Wie kennzeichne ich Social-Media-Werbung richtig?

Rechtsanwalt Michael Borsky beantwortet juristische Fragen zu praktischen Fällen aus dem Reich des Rechts.
Mann im dunklen Anzug mit verschränkten Armen steht vor hellem Hintergrund und blickt selbstbewusst nach vorn.

Von Michael Borsky

Ich bin Content Creator und betreibe einen erfolgreichen Instagram Kanal. Zuletzt konnte ich meine Followerzahl ordentlich ausbauen und langsam werde ich auch von verschiedenen Agenturen für Werbekooperationen kontaktiert. Ich bin allerdings völlig unsicher, wie ich Werbung rechtssicher in meinen Kanal integrieren kann.
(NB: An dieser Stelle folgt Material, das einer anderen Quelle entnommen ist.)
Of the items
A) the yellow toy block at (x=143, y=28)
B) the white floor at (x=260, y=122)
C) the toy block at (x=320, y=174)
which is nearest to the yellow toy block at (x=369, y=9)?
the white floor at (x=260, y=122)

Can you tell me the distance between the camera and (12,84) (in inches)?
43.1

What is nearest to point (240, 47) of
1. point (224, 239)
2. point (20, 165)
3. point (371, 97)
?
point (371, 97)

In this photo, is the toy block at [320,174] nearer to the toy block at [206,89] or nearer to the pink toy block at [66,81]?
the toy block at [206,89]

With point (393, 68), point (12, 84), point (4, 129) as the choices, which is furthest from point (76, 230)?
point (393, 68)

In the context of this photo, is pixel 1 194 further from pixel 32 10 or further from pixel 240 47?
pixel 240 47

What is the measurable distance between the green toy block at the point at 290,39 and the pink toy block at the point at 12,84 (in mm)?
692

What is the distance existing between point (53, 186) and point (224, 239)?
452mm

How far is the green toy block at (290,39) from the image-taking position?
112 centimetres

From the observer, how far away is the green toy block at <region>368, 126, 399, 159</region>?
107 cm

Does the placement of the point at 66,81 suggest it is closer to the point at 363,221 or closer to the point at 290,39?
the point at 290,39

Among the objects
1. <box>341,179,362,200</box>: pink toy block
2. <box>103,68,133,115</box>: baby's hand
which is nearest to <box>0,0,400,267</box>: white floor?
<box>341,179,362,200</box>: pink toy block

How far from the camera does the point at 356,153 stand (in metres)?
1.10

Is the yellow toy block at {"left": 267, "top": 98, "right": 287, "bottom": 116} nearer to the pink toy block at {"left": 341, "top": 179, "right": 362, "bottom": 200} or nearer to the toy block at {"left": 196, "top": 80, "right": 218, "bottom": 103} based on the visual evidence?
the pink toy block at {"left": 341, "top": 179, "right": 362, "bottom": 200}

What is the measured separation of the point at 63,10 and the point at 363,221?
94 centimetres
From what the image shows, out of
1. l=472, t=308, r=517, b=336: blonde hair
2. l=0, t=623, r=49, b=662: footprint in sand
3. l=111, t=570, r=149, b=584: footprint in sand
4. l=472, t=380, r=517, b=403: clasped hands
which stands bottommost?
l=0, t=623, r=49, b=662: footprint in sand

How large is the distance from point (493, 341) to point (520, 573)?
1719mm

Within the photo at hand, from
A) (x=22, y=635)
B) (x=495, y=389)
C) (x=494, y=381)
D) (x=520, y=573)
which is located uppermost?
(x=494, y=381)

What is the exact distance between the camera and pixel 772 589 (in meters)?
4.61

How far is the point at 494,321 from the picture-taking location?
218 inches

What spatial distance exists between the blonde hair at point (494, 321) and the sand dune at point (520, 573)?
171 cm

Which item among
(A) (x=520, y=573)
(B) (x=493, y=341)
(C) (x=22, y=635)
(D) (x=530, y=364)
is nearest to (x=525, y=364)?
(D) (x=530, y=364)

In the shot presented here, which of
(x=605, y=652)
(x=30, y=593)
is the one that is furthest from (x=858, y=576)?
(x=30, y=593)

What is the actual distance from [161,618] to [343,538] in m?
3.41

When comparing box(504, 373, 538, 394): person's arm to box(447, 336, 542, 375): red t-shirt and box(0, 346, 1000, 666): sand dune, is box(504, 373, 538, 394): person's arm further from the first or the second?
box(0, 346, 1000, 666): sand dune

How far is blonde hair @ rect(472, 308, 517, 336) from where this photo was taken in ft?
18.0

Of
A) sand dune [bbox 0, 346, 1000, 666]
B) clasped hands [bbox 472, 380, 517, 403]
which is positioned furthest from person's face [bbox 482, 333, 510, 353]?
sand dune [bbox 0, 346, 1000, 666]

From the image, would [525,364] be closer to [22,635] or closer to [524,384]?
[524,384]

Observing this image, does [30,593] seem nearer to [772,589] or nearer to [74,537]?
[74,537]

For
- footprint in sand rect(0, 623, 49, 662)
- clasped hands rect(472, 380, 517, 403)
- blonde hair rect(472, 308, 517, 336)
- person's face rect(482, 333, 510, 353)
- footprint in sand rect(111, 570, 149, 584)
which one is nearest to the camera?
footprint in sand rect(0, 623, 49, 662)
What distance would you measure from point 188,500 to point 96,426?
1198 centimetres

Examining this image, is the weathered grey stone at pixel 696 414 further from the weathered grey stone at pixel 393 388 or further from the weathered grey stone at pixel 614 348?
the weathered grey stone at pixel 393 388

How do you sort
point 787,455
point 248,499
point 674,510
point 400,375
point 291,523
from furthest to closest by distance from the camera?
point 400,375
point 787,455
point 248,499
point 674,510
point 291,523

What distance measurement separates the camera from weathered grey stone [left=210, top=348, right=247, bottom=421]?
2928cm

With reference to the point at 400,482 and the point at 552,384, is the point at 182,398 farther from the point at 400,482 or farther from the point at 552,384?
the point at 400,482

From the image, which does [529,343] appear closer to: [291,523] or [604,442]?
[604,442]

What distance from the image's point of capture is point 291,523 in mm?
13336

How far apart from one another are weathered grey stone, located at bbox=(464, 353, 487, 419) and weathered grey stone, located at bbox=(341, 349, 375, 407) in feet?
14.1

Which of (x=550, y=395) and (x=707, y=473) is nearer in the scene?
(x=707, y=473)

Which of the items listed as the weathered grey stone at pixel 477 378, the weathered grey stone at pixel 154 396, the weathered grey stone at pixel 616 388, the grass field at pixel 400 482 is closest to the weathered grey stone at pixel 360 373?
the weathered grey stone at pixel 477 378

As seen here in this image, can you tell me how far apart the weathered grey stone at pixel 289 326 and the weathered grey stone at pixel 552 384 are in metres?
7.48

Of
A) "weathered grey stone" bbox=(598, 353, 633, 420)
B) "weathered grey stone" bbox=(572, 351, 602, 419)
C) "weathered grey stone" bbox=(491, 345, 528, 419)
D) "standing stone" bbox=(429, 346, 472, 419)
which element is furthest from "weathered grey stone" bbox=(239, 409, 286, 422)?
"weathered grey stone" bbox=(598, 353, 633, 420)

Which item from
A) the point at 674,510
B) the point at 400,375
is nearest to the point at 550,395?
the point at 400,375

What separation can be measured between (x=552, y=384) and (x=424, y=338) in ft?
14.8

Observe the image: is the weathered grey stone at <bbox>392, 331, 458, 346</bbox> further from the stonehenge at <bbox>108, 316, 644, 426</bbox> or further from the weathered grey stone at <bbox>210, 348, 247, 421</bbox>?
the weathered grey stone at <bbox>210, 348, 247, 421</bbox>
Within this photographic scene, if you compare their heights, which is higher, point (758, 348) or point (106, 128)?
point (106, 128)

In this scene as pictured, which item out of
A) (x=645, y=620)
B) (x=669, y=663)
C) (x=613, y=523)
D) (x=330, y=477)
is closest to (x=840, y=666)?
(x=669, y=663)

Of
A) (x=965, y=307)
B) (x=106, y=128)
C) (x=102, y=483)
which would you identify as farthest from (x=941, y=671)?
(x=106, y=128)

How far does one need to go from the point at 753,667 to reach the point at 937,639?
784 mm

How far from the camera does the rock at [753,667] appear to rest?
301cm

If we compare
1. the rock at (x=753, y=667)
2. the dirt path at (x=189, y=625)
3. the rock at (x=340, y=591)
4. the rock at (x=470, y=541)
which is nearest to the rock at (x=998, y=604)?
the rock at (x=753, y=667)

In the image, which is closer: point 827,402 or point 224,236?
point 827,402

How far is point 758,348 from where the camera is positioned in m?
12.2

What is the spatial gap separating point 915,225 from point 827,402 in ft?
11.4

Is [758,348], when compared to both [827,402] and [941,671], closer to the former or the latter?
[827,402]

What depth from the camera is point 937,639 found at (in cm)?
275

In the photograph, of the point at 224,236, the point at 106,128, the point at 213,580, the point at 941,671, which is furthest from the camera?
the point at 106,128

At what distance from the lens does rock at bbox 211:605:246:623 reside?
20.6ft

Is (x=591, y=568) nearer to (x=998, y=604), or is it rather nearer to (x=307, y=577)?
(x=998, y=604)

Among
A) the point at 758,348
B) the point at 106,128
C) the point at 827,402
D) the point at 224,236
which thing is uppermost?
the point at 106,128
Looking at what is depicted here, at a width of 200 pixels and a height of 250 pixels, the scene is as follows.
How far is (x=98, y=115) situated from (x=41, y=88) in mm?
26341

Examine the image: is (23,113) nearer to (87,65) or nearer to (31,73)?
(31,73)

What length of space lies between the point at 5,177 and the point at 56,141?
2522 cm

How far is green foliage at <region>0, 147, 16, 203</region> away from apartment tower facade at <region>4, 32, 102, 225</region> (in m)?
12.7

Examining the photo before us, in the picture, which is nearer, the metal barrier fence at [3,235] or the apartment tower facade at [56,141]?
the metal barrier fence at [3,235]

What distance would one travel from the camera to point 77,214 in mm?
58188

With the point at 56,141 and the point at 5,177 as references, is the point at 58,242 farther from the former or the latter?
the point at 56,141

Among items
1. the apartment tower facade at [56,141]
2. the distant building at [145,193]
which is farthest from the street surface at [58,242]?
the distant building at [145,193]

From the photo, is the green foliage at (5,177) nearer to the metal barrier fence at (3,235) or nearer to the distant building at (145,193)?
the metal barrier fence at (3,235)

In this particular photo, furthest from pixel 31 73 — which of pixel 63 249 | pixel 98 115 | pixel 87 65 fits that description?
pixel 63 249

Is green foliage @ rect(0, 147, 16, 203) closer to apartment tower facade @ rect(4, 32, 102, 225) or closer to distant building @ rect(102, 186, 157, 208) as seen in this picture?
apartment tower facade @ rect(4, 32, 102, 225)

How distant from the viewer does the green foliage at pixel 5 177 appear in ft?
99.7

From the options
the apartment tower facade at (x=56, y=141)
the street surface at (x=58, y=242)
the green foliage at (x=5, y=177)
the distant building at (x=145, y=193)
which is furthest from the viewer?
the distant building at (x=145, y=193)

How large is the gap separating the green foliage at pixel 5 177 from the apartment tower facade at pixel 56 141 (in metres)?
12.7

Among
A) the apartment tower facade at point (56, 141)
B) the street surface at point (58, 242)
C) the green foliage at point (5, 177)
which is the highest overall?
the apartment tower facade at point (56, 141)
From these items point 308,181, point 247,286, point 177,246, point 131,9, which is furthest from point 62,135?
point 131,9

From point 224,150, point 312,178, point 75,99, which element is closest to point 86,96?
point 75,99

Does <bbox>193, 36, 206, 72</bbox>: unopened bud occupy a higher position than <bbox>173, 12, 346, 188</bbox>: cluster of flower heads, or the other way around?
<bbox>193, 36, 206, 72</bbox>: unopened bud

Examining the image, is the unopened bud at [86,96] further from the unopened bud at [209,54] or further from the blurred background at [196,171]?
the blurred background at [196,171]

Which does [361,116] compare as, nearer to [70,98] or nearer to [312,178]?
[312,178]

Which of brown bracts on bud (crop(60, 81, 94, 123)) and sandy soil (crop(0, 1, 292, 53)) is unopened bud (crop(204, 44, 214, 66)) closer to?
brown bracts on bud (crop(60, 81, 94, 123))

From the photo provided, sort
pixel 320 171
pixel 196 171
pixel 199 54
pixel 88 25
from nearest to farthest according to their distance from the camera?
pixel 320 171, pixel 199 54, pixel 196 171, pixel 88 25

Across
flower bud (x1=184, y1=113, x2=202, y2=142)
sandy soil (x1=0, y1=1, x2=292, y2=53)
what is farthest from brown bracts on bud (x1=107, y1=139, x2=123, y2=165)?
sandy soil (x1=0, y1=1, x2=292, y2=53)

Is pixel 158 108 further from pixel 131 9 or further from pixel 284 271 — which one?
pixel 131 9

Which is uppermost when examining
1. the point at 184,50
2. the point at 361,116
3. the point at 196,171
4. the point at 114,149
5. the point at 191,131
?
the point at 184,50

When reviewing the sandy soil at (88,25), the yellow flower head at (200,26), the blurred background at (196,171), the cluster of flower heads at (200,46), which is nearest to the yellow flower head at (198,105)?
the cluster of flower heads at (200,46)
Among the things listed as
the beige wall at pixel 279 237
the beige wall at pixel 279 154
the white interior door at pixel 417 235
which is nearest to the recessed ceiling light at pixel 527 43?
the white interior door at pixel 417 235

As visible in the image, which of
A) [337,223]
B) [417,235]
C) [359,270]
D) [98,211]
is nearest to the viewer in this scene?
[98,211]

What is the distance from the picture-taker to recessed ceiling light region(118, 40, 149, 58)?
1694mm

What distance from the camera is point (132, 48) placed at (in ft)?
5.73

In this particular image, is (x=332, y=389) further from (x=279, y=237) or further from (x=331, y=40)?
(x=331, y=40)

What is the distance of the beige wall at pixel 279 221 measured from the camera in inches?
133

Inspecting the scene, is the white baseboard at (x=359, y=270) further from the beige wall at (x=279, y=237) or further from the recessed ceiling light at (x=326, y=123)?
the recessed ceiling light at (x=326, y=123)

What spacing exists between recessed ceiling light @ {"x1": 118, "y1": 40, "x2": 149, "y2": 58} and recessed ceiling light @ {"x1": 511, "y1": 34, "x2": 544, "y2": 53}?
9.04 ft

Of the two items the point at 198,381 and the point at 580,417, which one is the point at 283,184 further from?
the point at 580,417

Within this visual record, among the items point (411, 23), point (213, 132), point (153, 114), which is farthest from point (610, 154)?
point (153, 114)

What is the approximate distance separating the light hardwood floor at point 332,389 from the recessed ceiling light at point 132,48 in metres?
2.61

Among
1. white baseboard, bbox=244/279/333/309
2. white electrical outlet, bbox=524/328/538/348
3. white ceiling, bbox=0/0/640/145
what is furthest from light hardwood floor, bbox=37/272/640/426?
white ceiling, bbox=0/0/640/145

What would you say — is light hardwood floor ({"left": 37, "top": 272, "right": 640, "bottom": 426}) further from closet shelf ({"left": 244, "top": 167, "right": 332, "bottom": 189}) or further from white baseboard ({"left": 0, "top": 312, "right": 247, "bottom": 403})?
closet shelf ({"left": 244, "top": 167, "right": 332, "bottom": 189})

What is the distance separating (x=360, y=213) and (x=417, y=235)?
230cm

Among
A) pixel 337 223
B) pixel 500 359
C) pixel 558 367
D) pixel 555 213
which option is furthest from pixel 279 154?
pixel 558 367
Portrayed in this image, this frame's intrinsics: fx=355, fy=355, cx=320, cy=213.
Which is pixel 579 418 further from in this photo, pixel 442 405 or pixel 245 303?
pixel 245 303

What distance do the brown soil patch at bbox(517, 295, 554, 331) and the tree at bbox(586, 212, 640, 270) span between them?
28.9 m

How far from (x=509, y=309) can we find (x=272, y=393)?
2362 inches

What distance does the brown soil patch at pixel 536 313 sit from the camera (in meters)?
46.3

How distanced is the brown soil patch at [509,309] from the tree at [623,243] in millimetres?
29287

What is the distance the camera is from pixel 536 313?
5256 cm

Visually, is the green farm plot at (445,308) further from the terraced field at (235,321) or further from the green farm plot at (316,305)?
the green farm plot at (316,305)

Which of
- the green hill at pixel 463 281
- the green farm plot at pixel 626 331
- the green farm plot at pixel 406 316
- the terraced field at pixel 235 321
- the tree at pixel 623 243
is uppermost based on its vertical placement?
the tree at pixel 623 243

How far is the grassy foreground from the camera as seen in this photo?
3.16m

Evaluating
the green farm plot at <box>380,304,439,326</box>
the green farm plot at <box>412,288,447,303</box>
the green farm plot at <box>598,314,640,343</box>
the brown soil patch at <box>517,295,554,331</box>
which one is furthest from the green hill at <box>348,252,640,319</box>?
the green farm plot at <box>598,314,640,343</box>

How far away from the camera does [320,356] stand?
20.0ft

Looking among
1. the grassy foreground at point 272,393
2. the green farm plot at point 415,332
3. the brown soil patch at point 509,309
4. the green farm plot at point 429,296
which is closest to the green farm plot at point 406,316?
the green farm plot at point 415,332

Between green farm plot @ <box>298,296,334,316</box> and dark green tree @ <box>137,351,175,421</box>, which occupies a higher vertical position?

Muss ich die Postings dann kennzeichnen? Und wie? Danke für Ihre Hilfe!
Luisa G.

Liebe Frau G.,

mit wachsender Reichweite kommen nicht nur neue Chancen, sondern auch rechtliche Pflichten. Ihre Unsicherheit ist daher absolut nachvollziehbar und berechtigt.

Die klare Antwort vorweg: Ja, Werbung muss gekennzeichnet werden. Und zwar so, dass sie für Nutzerinnen und Nutzer sofort und eindeutig erkennbar ist. Nach österreichischem Recht liegt kennzeichnungspflichtige Werbung immer dann vor, wenn ein entgeltlicher Beitrag in einem wirtschaftlichen Zusammenhang mit einem Unternehmen steht. Das ist nicht nur bei Geldzahlungen der Fall. Auch kostenlose Produkte, Einladungen oder sonstige Vorteile können bereits ausreichen, um eine Kennzeichnungspflicht auszulösen.

Maßgeblich ist also nicht die Art der Gegenleistung, sondern ob der Beitrag letztlich auch kommerziellen Zwecken dient. Die rechtlichen Grundlagen dafür finden sich insbesondere im Mediengesetz, im E-Commerce-Gesetz sowie im Gesetz gegen den unlauteren Wettbewerb. Diese verlangen, dass kommerzielle Inhalte klar offengelegt werden, um sogenannte Schleichwerbung zu verhindern.

Doch wie kennzeichnet man richtig? In der Praxis haben sich klare Begriffe wie „Werbung“ oder „Anzeige“ etabliert. Diese sollten gut sichtbar und möglichst am Anfang des Beitrags stehen. Weniger eindeutig sind Abkürzungen wie „ad“ oder „sponsored“, vor allem dann, wenn sie erst am Ende eines Postings oder zwischen zahlreichen Hashtags erscheinen. Entscheidend ist immer, dass der Werbecharakter ohne weiteres Nachdenken erkennbar ist.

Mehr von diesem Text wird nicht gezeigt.